**What to produce**
For the records below, tally the lines that include the word "common" and give only the tally.

==========

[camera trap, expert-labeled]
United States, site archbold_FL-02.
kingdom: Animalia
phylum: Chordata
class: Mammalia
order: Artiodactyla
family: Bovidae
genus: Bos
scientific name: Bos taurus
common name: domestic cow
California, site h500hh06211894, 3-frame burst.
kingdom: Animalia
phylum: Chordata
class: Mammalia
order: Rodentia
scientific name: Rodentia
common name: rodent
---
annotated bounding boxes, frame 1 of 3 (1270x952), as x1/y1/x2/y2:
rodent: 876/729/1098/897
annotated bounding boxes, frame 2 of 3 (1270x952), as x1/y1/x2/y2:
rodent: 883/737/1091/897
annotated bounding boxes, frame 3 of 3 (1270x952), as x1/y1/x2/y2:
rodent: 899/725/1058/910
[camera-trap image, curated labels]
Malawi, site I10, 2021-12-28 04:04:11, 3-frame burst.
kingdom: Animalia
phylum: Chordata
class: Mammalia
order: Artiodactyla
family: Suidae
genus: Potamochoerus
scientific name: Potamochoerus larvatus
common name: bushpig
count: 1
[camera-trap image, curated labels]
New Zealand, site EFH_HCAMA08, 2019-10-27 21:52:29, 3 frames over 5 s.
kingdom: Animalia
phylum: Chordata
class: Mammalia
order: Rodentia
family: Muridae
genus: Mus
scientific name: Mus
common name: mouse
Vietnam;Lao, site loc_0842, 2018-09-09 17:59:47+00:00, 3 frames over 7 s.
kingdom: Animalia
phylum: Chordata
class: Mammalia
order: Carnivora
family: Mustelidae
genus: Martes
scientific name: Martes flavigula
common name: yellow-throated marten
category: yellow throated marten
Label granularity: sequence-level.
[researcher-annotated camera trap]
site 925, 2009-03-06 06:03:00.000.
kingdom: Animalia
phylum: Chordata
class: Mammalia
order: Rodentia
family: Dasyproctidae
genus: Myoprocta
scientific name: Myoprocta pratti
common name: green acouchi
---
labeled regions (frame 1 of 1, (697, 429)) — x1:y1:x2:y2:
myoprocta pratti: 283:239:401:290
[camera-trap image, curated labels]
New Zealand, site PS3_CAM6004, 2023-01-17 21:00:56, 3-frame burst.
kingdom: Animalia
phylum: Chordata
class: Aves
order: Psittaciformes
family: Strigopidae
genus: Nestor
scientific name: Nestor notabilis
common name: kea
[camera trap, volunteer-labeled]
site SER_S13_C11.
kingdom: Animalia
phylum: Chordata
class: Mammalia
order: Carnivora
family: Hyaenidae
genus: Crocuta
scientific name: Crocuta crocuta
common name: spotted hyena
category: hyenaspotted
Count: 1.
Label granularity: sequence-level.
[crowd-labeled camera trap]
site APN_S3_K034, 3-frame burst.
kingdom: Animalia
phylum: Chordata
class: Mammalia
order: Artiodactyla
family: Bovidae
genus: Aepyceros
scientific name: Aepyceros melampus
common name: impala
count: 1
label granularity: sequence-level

==========

**Task answer**
9